## Page
---*---
Audio News for September 30th to October 6th, 2002

Welcome to the Audio News from Archaeologica! I'm Laura Pettigrew
and these are the headlines in archaeological and historical news from
September 30th to October 6th.

Mexican pyramid of the moon tomb


Source: http://www.thenewsmexico.com/noticia.asp?id=36391

Our first story is from Mexico at the Pyramid of the Moon at Teotihuacan
(TAY-o-TEE-wah-KHAN) where a tomb containing the remains of three bodies
has been discovered. The tomb is in a shaft that lies at the bottom of a
cramped, dimly lit, tunnel, extending downward from an entrance more
than halfway up the pyramid. Archeologists found what they called
"offerings and ornaments of exceptional quality" in the mortuary
chamber, including remains of clothing, finely polished green stone beads, and obsidian chipped into anthropomorphic figures, knives,
arrowheads and razors. Contrasting to other human remains found
previously, the three bodies in the newly discovered tomb were not
reclining on the floor, nor were their hands bound. The bodies were
perched with their legs crossed on seats made of wood or fabric, a
favorable treatment indicating they were powerful people. Members of the
excavation team were cautious in evaluating the significance of their
discovery, but they feel the find will prove very important in adding to
what we know about these sacred buildings and their relationship to
Teotihuacan's (TAY-o-TEE-wah-KHAN'S) government and religion. The name
Teotihuacan (TAY-o-TEE-wah-KHAN) means "the place of the gods" in the
indigenous language of the region. Erected between AD 100 and 500, the
city reached its peak around AD 450, when it was home to a population of
250,000.

Mudpack treatment to restore Taj Mahal's charms


Source: http://www.news24.com/News24/World/0,1113,2-10_1265311,00.html

In India, experts from the Archaeological Survey department are
abandoning modern technology and using an ancient beauty mask to restore
the Taj Mahal to it's gleaming whiteness. Known as "Multani Mitti"
(mool-TANEE MIT-tee)or "Mud from Multan" (mool-TAN), the brown clay is
used traditionally by Indian men and women to rejuvenate their skin. The
mud paste will be spread on the marble surface, left to sit for 24 hours
and rinsed off with water. Locals say they ar confident the ancient
preparation will bring results. The work will continue through the end
of the year. The Emperor Shah Jahan built the Taj Mahal in the 16th
century as a tribute to a favored wife after she died giving birth to
his 14th child. Tons of marble were hauled to the building site by
elephants and 20,000 stonemasons, gem cutters, and laborers worked to
complete the tomb in 1648.
---*---
## Written problem 1
Can you extract the news transcript from "Audio News for" to "to October 6th."?
The news transcript and the listing have nothing to do with each other.
---*---
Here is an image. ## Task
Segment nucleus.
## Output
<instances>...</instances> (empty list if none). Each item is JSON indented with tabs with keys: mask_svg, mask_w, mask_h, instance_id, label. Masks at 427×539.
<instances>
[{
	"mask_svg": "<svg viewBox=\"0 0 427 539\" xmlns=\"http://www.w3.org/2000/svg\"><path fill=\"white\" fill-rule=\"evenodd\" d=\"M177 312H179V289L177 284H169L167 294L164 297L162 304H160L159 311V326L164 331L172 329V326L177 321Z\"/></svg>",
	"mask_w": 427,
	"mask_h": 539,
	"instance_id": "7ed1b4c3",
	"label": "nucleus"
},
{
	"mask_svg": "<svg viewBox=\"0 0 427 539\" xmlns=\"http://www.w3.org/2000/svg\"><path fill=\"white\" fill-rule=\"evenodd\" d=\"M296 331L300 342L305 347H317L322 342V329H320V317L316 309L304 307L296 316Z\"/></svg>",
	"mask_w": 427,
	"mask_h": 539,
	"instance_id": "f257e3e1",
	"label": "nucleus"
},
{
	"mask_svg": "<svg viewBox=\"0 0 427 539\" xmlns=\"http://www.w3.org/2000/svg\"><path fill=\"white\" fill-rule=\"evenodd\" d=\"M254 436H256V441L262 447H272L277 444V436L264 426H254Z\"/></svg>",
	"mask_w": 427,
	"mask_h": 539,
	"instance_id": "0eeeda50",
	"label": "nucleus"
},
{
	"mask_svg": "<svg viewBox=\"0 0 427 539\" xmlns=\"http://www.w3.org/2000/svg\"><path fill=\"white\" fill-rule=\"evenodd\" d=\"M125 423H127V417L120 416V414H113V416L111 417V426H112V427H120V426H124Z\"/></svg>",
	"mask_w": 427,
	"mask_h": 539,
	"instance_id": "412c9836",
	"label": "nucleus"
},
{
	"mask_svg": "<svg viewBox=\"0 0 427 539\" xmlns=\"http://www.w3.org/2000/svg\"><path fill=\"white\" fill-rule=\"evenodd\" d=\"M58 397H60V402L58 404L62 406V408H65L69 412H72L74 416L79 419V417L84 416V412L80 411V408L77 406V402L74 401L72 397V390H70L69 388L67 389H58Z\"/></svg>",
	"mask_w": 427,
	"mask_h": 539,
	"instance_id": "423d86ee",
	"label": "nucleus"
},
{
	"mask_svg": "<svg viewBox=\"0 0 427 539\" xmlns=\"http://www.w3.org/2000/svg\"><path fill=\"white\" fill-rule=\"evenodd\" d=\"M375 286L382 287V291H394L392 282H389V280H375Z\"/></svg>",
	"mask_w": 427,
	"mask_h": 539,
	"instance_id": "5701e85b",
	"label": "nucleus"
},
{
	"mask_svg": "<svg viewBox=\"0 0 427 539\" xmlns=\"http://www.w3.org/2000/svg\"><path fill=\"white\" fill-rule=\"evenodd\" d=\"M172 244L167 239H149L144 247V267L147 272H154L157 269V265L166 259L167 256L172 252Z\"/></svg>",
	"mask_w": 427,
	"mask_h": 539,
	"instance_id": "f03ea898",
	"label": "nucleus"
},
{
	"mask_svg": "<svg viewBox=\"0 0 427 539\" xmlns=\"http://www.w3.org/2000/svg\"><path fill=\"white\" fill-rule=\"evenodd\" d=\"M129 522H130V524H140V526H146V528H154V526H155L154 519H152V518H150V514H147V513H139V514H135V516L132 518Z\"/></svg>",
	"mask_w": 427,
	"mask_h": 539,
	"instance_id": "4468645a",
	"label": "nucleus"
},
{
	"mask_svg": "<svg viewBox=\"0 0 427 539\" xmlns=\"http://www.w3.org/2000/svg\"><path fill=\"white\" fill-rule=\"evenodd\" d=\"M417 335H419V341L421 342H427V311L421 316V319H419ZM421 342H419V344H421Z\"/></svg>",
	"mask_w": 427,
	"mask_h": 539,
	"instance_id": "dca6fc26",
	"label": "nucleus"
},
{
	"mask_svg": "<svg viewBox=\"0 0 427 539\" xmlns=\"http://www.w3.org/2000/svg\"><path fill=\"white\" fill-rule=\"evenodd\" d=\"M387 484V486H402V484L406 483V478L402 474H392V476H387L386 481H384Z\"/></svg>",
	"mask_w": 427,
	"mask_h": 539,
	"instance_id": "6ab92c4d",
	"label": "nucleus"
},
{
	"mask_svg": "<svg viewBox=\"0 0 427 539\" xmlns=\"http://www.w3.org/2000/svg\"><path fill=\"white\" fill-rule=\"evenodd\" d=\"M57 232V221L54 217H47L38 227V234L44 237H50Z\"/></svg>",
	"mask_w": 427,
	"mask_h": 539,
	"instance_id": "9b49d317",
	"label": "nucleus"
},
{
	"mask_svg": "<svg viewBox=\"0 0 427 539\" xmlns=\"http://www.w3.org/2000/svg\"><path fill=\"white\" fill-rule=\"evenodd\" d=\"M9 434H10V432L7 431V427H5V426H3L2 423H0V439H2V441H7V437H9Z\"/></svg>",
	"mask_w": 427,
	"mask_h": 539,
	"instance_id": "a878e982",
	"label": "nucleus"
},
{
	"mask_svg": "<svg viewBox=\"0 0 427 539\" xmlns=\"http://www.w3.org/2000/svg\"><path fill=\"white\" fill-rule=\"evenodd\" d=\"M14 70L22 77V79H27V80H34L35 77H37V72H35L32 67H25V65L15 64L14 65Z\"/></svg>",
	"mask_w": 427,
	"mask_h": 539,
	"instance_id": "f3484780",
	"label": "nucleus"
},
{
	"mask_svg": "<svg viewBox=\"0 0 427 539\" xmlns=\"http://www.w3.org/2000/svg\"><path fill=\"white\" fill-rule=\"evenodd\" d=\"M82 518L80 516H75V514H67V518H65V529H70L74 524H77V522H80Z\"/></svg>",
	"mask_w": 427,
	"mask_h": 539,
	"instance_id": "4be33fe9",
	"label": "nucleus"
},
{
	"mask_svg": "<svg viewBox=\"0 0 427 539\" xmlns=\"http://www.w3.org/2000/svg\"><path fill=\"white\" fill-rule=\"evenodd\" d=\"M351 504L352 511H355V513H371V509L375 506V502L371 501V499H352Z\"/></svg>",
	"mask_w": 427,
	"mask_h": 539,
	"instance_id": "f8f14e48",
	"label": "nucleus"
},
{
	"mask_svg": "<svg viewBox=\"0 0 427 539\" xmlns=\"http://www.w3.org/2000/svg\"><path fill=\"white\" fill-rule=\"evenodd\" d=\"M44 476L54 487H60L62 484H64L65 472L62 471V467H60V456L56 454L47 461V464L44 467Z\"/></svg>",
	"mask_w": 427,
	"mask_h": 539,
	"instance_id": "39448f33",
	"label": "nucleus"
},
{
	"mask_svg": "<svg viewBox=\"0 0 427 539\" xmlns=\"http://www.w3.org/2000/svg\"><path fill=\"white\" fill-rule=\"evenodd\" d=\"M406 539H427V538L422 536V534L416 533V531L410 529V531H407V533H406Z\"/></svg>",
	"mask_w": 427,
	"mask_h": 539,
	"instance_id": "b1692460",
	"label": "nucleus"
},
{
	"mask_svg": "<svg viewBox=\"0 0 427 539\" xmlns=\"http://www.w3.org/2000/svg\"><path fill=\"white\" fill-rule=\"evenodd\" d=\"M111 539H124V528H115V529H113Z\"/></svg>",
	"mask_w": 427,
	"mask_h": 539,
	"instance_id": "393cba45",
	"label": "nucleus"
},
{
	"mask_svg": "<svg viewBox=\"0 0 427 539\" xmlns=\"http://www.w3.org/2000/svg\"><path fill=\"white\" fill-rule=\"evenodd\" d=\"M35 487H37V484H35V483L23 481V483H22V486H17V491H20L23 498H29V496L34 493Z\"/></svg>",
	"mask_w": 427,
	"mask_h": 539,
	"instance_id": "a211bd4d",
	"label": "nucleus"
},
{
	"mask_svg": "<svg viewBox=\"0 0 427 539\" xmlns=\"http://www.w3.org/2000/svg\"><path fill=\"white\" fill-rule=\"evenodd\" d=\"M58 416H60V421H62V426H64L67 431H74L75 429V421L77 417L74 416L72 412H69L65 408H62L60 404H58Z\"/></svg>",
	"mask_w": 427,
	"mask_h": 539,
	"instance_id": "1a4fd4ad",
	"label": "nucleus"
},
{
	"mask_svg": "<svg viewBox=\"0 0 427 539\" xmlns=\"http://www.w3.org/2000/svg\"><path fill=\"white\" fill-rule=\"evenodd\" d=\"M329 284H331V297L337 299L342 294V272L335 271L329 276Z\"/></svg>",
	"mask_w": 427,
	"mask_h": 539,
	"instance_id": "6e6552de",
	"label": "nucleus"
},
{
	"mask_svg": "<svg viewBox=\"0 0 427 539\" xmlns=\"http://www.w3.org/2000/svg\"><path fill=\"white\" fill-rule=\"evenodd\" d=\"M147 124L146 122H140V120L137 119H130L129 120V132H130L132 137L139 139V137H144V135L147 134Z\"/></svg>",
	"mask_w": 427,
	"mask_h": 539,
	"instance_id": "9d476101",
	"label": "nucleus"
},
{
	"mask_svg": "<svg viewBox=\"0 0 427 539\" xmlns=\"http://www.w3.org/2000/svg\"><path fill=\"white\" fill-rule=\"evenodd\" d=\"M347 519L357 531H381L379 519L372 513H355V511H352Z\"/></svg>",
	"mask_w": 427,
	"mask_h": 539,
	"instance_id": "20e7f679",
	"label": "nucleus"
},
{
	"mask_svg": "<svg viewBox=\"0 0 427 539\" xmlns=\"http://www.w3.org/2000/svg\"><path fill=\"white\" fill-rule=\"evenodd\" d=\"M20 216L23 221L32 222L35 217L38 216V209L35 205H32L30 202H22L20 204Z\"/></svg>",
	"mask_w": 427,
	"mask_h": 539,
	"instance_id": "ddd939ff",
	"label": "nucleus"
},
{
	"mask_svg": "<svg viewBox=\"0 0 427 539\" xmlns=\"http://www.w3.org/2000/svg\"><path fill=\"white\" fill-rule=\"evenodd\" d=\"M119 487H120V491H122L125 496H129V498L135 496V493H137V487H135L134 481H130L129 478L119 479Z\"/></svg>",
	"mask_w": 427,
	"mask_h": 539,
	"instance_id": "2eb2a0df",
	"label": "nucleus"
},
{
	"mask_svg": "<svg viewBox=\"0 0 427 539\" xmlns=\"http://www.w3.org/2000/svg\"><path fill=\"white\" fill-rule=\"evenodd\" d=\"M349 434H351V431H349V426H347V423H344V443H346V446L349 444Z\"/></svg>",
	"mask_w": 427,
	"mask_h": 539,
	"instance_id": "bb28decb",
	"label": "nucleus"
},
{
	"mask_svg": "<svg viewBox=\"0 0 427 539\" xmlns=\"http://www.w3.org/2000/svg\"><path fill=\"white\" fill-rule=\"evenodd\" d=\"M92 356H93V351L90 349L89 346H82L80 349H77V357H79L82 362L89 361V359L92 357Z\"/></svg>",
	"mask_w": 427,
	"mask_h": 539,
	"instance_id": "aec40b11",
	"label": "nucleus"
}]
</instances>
---*---
## Written problem 2
Can you find every line of the listing that contains the string "instances" and copy each one?

## Worked solution 1
Audio News for September 30th to October 6th, 2002

Welcome to the Audio News from Archaeologica! I'm Laura Pettigrew
and these are the headlines in archaeological and historical news from
September 30th to October 6th.

## Worked solution 2
<instances>...</instances> (empty list if none). Each item is JSON indented with tabs with keys: mask_svg, mask_w, mask_h, instance_id, label. Masks at 427×539.
<instances>
</instances>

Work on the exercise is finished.